### [Quoted text]

----------

Title IX claims for gender-based harassment succeed only where school officials had actual knowledge of the hostile environment and were deliberately indifferent to the problem. (30) Under that standard, school officials need not address bullying as a hidden by-product of school culture; and when they do become aware of a specific bullying situation, any action at all is likely to survive the deliberate-indifference requirement.

State safe-schools acts do not inspire effective change because they seldom require comprehensive reform, even when they explicitly address bullying. The acts provide no significant penalties or private right of action for failure to provide a safe environment. For example, Oregon's safe-schools statute, while requiring the development of a bullying policy, provides that "school districts are encouraged to develop the policy after consultation with parents and guardians, school employees, volunteers, students, administrators, and community representatives." (31) Because the statute requires no thorough process, schools are free to proceed as if no problem truly exists, and the school community can remain uninformed and passive.

Colorado's safe-schools statute may be a step in the right direction, but it also falls short of ensuring effective action. The statute does mandate a process similar to the whole-school approaches that educational experts have begun to recommend. It requires that each school board adopt, or revise if necessary, a safe-school plan that includes, among other things, "a specific policy concerning bullying prevention and education." (32)

The Colorado safe-school plan is to be adopted "following consultation with the school district accountability committee and school advisory councils, or school accountability committee, whichever is applicable, parents, teachers, administrators, students, student councils where available, and where appropriate, the community at large...." Ostensibly, however, the required "consultation" could be conducted as a perfunctory meeting with representatives of the constituencies rather than as an intensive and sustained discussion based on a thorough assessment of the level of bullying going on in each school.

Oklahoma's anti-bullying statute also encourages parental and student involvement in policy development and requires safe-school committees to review research-based programs for bullying prevention and make recommendations to the principal. (33) It is unclear whether the schools are required to include implementation of such programs as part of the policies the school develops. Nevertheless, the simple fact that the legislature specifically requires their consideration is certainly a step forward.

----------

### [Collected data]
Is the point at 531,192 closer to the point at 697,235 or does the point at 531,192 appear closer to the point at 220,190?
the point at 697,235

----------

### [Instruction A]
According to the passage on state safe-schools statutes, what does Oklahoma's law require safe-school committees to review?
### [Instruction B]
From the passage on state safe-schools statutes, reproduce word for word the text starting at "Title IX claims" and ending at "the deliberate-indifference requirement.".
The data above come from a separate source and have no connection to the passage on state safe-schools statutes.

### [Answer A]
Research-based programs for bullying prevention.

### [Answer B]
Title IX claims for gender-based harassment succeed only where school officials had actual knowledge of the hostile environment and were deliberately indifferent to the problem. (30) Under that standard, school officials need not address bullying as a hidden by-product of school culture; and when they do become aware of a specific bullying situation, any action at all is likely to survive the deliberate-indifference requirement.